T. gondii a un cycle complexe avec deux formes principales :

  • Oocystes : produits et excrétés dans les matières fécales des chats infectés. Les oocystes doivent sporuler (1 à quelques jours selon les conditions) pour devenir infectieux et peuvent survivre dans le sol ou l'eau pendant des mois à des années s'ils restent humides.
  • Kystes tissulaires : formes dormantes contenant des bradyzoïtes, présentes dans les muscles et le cerveau des hôtes intermédiaires (animaux et humains). Ces kystes peuvent persister toute la vie et réactiver si l'immunité diminue.

Modes de transmission

Les principales voies par lesquelles l'humain peut être infecté sont :

  • Consommation de viande crue ou insuffisamment cuite contenant des kystes tissulaires (porc, agneau, gibier, parfois bœuf).
  • Ingestion d'oocystes présents dans l'eau, le sol ou sur des fruits et légumes contaminés (après contact avec des matières fécales de chat).
  • Transmission congénitale : d'une mère récemment infectée au fœtus pendant la grossesse.
  • Moins fréquemment : transfusion sanguine, transplantation d'organe d'un donneur infecté.

Symptômes et formes cliniques

  • La plupart des personnes immunocompétentes restent asymptomatiques ou présentent un syndrome grippal léger (fièvre, ganglions lymphatiques enflés, fatigue).
  • Toxoplasmose oculaire : peut provoquer une rétinite, douleurs oculaires et perte de vision. Elle peut résulter d'une infection congénitale ou d'une réactivation chez un immunodéprimé.
  • Toxoplasmose congénitale : si la mère acquiert une primo-infection pendant la grossesse, le fœtus peut être atteint.
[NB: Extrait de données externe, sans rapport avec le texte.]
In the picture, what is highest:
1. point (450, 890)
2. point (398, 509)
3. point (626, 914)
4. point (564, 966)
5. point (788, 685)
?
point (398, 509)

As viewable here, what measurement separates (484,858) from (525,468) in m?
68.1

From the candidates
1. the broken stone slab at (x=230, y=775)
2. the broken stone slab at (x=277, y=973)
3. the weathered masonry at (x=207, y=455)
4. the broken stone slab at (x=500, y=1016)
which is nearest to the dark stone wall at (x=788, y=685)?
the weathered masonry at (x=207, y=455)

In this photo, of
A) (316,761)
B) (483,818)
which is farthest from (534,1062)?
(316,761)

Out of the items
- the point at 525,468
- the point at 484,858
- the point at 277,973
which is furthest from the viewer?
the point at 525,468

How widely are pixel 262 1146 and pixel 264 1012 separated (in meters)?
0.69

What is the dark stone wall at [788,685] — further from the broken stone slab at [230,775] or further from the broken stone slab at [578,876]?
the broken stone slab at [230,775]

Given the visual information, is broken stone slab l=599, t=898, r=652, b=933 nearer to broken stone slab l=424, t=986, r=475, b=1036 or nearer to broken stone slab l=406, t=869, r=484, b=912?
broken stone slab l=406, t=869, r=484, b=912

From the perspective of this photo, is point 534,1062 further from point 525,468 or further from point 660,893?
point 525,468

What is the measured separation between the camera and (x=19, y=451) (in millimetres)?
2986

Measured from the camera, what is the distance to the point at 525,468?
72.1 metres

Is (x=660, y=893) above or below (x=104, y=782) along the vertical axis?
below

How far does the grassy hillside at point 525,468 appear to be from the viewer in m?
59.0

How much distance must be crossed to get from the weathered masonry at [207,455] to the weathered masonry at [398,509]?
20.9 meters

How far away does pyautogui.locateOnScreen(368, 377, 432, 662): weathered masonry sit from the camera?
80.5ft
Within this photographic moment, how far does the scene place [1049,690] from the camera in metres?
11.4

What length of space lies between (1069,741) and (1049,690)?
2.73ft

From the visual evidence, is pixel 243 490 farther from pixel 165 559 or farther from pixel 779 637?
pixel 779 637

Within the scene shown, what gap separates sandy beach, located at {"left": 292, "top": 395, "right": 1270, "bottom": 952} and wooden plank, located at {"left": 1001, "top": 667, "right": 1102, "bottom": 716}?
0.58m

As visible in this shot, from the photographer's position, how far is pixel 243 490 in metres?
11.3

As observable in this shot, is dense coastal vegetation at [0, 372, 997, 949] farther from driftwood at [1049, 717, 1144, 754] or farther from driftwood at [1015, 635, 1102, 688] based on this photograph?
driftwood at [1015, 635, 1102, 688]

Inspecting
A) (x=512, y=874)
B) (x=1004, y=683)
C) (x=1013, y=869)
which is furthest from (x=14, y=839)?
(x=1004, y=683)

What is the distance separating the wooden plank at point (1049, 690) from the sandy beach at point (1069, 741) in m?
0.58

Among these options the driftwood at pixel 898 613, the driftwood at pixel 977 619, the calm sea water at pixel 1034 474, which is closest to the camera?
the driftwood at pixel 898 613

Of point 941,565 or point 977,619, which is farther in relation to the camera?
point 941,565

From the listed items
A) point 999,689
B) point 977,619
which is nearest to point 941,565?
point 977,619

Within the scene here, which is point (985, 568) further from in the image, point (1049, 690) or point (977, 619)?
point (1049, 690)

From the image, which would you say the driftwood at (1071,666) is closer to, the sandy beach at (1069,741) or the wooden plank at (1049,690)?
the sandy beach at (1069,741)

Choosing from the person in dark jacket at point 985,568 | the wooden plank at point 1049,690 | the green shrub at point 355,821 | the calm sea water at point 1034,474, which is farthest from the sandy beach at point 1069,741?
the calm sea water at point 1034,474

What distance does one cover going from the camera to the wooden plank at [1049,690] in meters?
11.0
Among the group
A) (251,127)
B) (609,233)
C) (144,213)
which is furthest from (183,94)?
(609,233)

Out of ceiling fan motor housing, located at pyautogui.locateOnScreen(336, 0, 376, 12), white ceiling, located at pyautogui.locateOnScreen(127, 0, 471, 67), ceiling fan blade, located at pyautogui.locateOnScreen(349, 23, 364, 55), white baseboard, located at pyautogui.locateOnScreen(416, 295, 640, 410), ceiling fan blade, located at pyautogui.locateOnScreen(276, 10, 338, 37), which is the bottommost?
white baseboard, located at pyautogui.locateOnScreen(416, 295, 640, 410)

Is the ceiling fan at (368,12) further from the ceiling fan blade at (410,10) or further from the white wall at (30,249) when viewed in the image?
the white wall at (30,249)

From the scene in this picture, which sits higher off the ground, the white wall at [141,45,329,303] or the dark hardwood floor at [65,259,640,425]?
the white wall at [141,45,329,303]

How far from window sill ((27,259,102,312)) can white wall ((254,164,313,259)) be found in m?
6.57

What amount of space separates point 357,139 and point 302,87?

Les atteintes peuvent aller de l'absence de signes à des lésions graves (chorioretinite, hydrocéphalie, calcifications intracrâniennes, retard de développement).
  • Toxoplasmose chez les personnes immunodéprimées (VIH avancé, patients sous immunosuppresseurs) : risque de réactivation avec encéphalite, lésions cérébrales, atteinte multisystémique potentiellement mortelle.

Diagnostic

Le diagnostic repose essentiellement sur :

  • Sérodiagnostic : recherche des anticorps IgG (infection passée) et IgM (infection récente). L'interprétation peut nécessiter des tests complémentaires (avidité des IgG) pour estimer la date d'infection.
  • Biologie moléculaire : PCR sur sang, liquide amniotique (pour dépistage fœtal) ou sur prélèvements oculaires/biopsies selon le cas.
  • Imagerie (échographie fœtale, scanner ou IRM cérébral) pour détecter des lésions liées à la toxoplasmose congénitale ou à l'encéphalite toxoplasmique.

Traitement

  • Chez l'adulte immunocompétent asymptomatique, aucun traitement n'est généralement nécessaire.
  • En cas de maladie aiguë symptomatique, de toxoplasmose oculaire ou d'encéphalite chez l'immunodéprimé : schémas à base de pyriméthamine + sulfadiazine associées à de l'acide folinique (pour limiter la cytopénie), ou alternatives comme la clindamycine + pyriméthamine.
  • Chez la femme enceinte avec primo-infection suspectée, on utilise souvent la spiramycine pour réduire le risque de transmission au fœtus; si l'infection fœtale est confirmée, des traitements combinés (pyriméthamine + sulfadiazine) peuvent être envisagés sous surveillance spécialisée.
  • Les stratégies et posologies doivent être adaptées par un médecin (infections pendant la grossesse, patients immunodéprimés). Ne pas s'automédiquer.

Prévention

Quelques mesures simples réduisent fortement le risque d'infection :

  • Cuire la viande à cœur (température interne suffisante) et éviter la consommation de viande crue ou peu cuite.
  • Congeler la viande pendant plusieurs jours peut réduire le risque (suivre les recommandations locales).
  • Laver soigneusement les fruits et légumes, et éplucher si nécessaire.
  • Se laver les mains à l'eau et au savon après avoir manipulé de la viande crue, après le jardinage ou après contact avec de la terre.
  • Éviter le lait non pasteurisé.
  • Si vous êtes enceinte ou immunodéprimé : éviter de changer la litière du chat. Si impossible, porter des gants et se laver les mains ensuite; nettoyer la litière quotidiennement (les oocystes mettent du temps à sporuler, un nettoyage régulier réduit le risque).
  • Ne pas nourrir les chats avec de la viande crue, garder les chats d'intérieur pour réduire leur exposition à des proies infectées.
  • Couvrir les bacs à sable et éviter que les chats y fassent leurs besoins.

Remarques finales

La présence d'un chat à la maison n'implique pas automatiquement un risque majeur si des précautions simples sont respectées. Les femmes enceintes et les personnes immunodéprimées doivent informer leur médecin en cas de risque ou d'exposition suspecte afin de bénéficier d'un dépistage et d'une prise en charge adaptés.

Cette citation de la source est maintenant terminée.